GIVEN RECORDS.
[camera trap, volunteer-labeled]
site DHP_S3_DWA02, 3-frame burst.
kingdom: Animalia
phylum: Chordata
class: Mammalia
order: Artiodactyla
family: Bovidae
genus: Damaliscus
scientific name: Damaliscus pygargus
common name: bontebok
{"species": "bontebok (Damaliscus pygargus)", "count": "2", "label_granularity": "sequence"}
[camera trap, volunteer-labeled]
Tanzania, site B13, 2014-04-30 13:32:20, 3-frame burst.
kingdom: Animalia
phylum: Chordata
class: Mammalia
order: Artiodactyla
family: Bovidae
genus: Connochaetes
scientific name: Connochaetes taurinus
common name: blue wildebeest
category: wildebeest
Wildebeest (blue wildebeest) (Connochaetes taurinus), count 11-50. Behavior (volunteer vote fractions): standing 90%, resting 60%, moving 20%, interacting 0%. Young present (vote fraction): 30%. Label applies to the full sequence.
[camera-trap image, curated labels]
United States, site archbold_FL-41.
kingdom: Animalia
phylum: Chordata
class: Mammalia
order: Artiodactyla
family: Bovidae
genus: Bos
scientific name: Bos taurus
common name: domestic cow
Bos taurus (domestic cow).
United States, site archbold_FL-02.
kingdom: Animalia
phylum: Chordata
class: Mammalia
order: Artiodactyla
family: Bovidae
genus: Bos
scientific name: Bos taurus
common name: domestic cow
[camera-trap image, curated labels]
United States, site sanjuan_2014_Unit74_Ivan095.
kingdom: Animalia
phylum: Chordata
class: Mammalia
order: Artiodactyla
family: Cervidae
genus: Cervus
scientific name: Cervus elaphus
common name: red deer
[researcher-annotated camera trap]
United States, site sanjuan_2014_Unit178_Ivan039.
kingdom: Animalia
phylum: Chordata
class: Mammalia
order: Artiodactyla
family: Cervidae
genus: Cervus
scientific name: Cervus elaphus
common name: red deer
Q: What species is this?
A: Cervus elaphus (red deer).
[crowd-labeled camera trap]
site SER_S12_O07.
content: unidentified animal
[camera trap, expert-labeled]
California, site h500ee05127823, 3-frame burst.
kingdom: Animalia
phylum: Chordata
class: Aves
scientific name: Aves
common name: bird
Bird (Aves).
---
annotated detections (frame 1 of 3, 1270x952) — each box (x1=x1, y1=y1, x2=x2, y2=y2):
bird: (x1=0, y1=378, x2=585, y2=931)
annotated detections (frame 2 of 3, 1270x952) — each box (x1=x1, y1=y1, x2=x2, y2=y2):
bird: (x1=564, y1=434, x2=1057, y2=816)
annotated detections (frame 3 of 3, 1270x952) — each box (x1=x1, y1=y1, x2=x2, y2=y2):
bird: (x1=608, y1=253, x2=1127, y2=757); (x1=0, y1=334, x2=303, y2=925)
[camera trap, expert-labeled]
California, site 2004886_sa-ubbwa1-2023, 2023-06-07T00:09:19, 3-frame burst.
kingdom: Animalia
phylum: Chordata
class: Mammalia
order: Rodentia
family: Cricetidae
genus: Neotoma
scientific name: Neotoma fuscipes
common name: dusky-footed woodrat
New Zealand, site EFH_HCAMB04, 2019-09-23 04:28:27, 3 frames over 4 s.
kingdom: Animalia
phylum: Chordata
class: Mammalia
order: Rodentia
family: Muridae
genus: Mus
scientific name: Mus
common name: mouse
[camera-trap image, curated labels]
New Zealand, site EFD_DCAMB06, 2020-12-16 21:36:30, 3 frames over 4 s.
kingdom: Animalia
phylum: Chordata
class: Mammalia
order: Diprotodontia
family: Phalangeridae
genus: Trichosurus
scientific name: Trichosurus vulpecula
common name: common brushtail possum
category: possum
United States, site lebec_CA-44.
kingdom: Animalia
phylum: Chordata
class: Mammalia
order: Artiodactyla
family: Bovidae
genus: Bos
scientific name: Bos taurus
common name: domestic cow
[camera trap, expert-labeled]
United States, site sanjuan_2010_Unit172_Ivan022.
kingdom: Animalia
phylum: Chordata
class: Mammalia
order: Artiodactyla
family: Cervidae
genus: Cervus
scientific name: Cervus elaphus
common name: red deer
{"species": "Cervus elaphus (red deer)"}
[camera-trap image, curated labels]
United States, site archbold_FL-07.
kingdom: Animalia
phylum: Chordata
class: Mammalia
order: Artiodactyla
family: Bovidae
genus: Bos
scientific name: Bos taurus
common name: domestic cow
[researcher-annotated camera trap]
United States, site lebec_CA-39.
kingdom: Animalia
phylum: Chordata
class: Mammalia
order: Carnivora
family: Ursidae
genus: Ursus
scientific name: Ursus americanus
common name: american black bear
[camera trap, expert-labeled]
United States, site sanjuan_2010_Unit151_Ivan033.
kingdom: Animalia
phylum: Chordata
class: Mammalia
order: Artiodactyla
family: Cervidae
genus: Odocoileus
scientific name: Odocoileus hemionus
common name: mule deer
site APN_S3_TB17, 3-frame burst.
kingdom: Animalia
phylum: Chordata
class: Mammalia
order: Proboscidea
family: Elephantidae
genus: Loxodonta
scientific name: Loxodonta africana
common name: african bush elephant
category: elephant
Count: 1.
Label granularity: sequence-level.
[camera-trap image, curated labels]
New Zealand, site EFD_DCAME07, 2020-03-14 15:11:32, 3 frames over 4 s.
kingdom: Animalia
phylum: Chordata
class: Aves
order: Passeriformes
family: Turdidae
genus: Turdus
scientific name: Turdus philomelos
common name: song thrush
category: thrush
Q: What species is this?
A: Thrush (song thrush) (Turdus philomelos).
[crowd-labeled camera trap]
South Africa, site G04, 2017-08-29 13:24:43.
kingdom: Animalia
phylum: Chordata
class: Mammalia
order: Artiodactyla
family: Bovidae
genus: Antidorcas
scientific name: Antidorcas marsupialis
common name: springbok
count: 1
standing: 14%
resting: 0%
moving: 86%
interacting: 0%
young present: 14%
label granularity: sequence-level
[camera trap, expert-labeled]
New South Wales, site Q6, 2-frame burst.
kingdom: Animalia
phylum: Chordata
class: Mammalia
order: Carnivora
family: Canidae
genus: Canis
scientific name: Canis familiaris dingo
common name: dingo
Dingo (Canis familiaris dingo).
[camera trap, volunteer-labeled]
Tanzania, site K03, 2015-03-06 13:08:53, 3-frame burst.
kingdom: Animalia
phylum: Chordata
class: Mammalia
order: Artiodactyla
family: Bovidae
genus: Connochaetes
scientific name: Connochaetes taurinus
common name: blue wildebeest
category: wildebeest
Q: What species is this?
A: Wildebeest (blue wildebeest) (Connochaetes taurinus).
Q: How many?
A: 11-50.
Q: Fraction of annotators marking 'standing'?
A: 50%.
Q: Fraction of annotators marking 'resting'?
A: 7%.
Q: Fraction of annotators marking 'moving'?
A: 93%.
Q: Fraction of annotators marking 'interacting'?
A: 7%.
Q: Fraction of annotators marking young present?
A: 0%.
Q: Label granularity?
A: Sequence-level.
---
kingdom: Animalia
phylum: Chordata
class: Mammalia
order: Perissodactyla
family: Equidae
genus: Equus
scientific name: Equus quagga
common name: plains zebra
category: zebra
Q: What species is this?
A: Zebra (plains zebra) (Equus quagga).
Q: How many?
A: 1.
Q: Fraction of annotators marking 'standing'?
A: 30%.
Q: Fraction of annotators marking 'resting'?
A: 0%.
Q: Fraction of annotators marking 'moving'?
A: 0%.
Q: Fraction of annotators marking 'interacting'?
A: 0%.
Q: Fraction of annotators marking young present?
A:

ACTION ITEM. Copy every record precisely, omitting nothing.

THE ANSWER.
[camera trap, volunteer-labeled]
site DHP_S3_DWA02, 3-frame burst.
kingdom: Animalia
phylum: Chordata
class: Mammalia
order: Artiodactyla
family: Bovidae
genus: Damaliscus
scientific name: Damaliscus pygargus
common name: bontebok
{"species": "bontebok (Damaliscus pygargus)", "count": "2", "label_granularity": "sequence"}
[camera trap, volunteer-labeled]
Tanzania, site B13, 2014-04-30 13:32:20, 3-frame burst.
kingdom: Animalia
phylum: Chordata
class: Mammalia
order: Artiodactyla
family: Bovidae
genus: Connochaetes
scientific name: Connochaetes taurinus
common name: blue wildebeest
category: wildebeest
Wildebeest (blue wildebeest) (Connochaetes taurinus), count 11-50. Behavior (volunteer vote fractions): standing 90%, resting 60%, moving 20%, interacting 0%. Young present (vote fraction): 30%. Label applies to the full sequence.
[camera-trap image, curated labels]
United States, site archbold_FL-41.
kingdom: Animalia
phylum: Chordata
class: Mammalia
order: Artiodactyla
family: Bovidae
genus: Bos
scientific name: Bos taurus
common name: domestic cow
Bos taurus (domestic cow).
United States, site archbold_FL-02.
kingdom: Animalia
phylum: Chordata
class: Mammalia
order: Artiodactyla
family: Bovidae
genus: Bos
scientific name: Bos taurus
common name: domestic cow
[camera-trap image, curated labels]
United States, site sanjuan_2014_Unit74_Ivan095.
kingdom: Animalia
phylum: Chordata
class: Mammalia
order: Artiodactyla
family: Cervidae
genus: Cervus
scientific name: Cervus elaphus
common name: red deer
[researcher-annotated camera trap]
United States, site sanjuan_2014_Unit178_Ivan039.
kingdom: Animalia
phylum: Chordata
class: Mammalia
order: Artiodactyla
family: Cervidae
genus: Cervus
scientific name: Cervus elaphus
common name: red deer
Q: What species is this?
A: Cervus elaphus (red deer).
[crowd-labeled camera trap]
site SER_S12_O07.
content: unidentified animal
[camera trap, expert-labeled]
California, site h500ee05127823, 3-frame burst.
kingdom: Animalia
phylum: Chordata
class: Aves
scientific name: Aves
common name: bird
Bird (Aves).
---
annotated detections (frame 1 of 3, 1270x952) — each box (x1=x1, y1=y1, x2=x2, y2=y2):
bird: (x1=0, y1=378, x2=585, y2=931)
annotated detections (frame 2 of 3, 1270x952) — each box (x1=x1, y1=y1, x2=x2, y2=y2):
bird: (x1=564, y1=434, x2=1057, y2=816)
annotated detections (frame 3 of 3, 1270x952) — each box (x1=x1, y1=y1, x2=x2, y2=y2):
bird: (x1=608, y1=253, x2=1127, y2=757); (x1=0, y1=334, x2=303, y2=925)
[camera trap, expert-labeled]
California, site 2004886_sa-ubbwa1-2023, 2023-06-07T00:09:19, 3-frame burst.
kingdom: Animalia
phylum: Chordata
class: Mammalia
order: Rodentia
family: Cricetidae
genus: Neotoma
scientific name: Neotoma fuscipes
common name: dusky-footed woodrat
New Zealand, site EFH_HCAMB04, 2019-09-23 04:28:27, 3 frames over 4 s.
kingdom: Animalia
phylum: Chordata
class: Mammalia
order: Rodentia
family: Muridae
genus: Mus
scientific name: Mus
common name: mouse
[camera-trap image, curated labels]
New Zealand, site EFD_DCAMB06, 2020-12-16 21:36:30, 3 frames over 4 s.
kingdom: Animalia
phylum: Chordata
class: Mammalia
order: Diprotodontia
family: Phalangeridae
genus: Trichosurus
scientific name: Trichosurus vulpecula
common name: common brushtail possum
category: possum
United States, site lebec_CA-44.
kingdom: Animalia
phylum: Chordata
class: Mammalia
order: Artiodactyla
family: Bovidae
genus: Bos
scientific name: Bos taurus
common name: domestic cow
[camera trap, expert-labeled]
United States, site sanjuan_2010_Unit172_Ivan022.
kingdom: Animalia
phylum: Chordata
class: Mammalia
order: Artiodactyla
family: Cervidae
genus: Cervus
scientific name: Cervus elaphus
common name: red deer
{"species": "Cervus elaphus (red deer)"}
[camera-trap image, curated labels]
United States, site archbold_FL-07.
kingdom: Animalia
phylum: Chordata
class: Mammalia
order: Artiodactyla
family: Bovidae
genus: Bos
scientific name: Bos taurus
common name: domestic cow
[researcher-annotated camera trap]
United States, site lebec_CA-39.
kingdom: Animalia
phylum: Chordata
class: Mammalia
order: Carnivora
family: Ursidae
genus: Ursus
scientific name: Ursus americanus
common name: american black bear
[camera trap, expert-labeled]
United States, site sanjuan_2010_Unit151_Ivan033.
kingdom: Animalia
phylum: Chordata
class: Mammalia
order: Artiodactyla
family: Cervidae
genus: Odocoileus
scientific name: Odocoileus hemionus
common name: mule deer
site APN_S3_TB17, 3-frame burst.
kingdom: Animalia
phylum: Chordata
class: Mammalia
order: Proboscidea
family: Elephantidae
genus: Loxodonta
scientific name: Loxodonta africana
common name: african bush elephant
category: elephant
Count: 1.
Label granularity: sequence-level.
[camera-trap image, curated labels]
New Zealand, site EFD_DCAME07, 2020-03-14 15:11:32, 3 frames over 4 s.
kingdom: Animalia
phylum: Chordata
class: Aves
order: Passeriformes
family: Turdidae
genus: Turdus
scientific name: Turdus philomelos
common name: song thrush
category: thrush
Q: What species is this?
A: Thrush (song thrush) (Turdus philomelos).
[crowd-labeled camera trap]
South Africa, site G04, 2017-08-29 13:24:43.
kingdom: Animalia
phylum: Chordata
class: Mammalia
order: Artiodactyla
family: Bovidae
genus: Antidorcas
scientific name: Antidorcas marsupialis
common name: springbok
count: 1
standing: 14%
resting: 0%
moving: 86%
interacting: 0%
young present: 14%
label granularity: sequence-level
[camera trap, expert-labeled]
New South Wales, site Q6, 2-frame burst.
kingdom: Animalia
phylum: Chordata
class: Mammalia
order: Carnivora
family: Canidae
genus: Canis
scientific name: Canis familiaris dingo
common name: dingo
Dingo (Canis familiaris dingo).
[camera trap, volunteer-labeled]
Tanzania, site K03, 2015-03-06 13:08:53, 3-frame burst.
kingdom: Animalia
phylum: Chordata
class: Mammalia
order: Artiodactyla
family: Bovidae
genus: Connochaetes
scientific name: Connochaetes taurinus
common name: blue wildebeest
category: wildebeest
Q: What species is this?
A: Wildebeest (blue wildebeest) (Connochaetes taurinus).
Q: How many?
A: 11-50.
Q: Fraction of annotators marking 'standing'?
A: 50%.
Q: Fraction of annotators marking 'resting'?
A: 7%.
Q: Fraction of annotators marking 'moving'?
A: 93%.
Q: Fraction of annotators marking 'interacting'?
A: 7%.
Q: Fraction of annotators marking young present?
A: 0%.
Q: Label granularity?
A: Sequence-level.
---
kingdom: Animalia
phylum: Chordata
class: Mammalia
order: Perissodactyla
family: Equidae
genus: Equus
scientific name: Equus quagga
common name: plains zebra
category: zebra
Q: What species is this?
A: Zebra (plains zebra) (Equus quagga).
Q: How many?
A: 1.
Q: Fraction of annotators marking 'standing'?
A: 30%.
Q: Fraction of annotators marking 'resting'?
A: 0%.
Q: Fraction of annotators marking 'moving'?
A: 0%.
Q: Fraction of annotators marking 'interacting'?
A: 0%.
Q: Fraction of annotators marking young present?
A:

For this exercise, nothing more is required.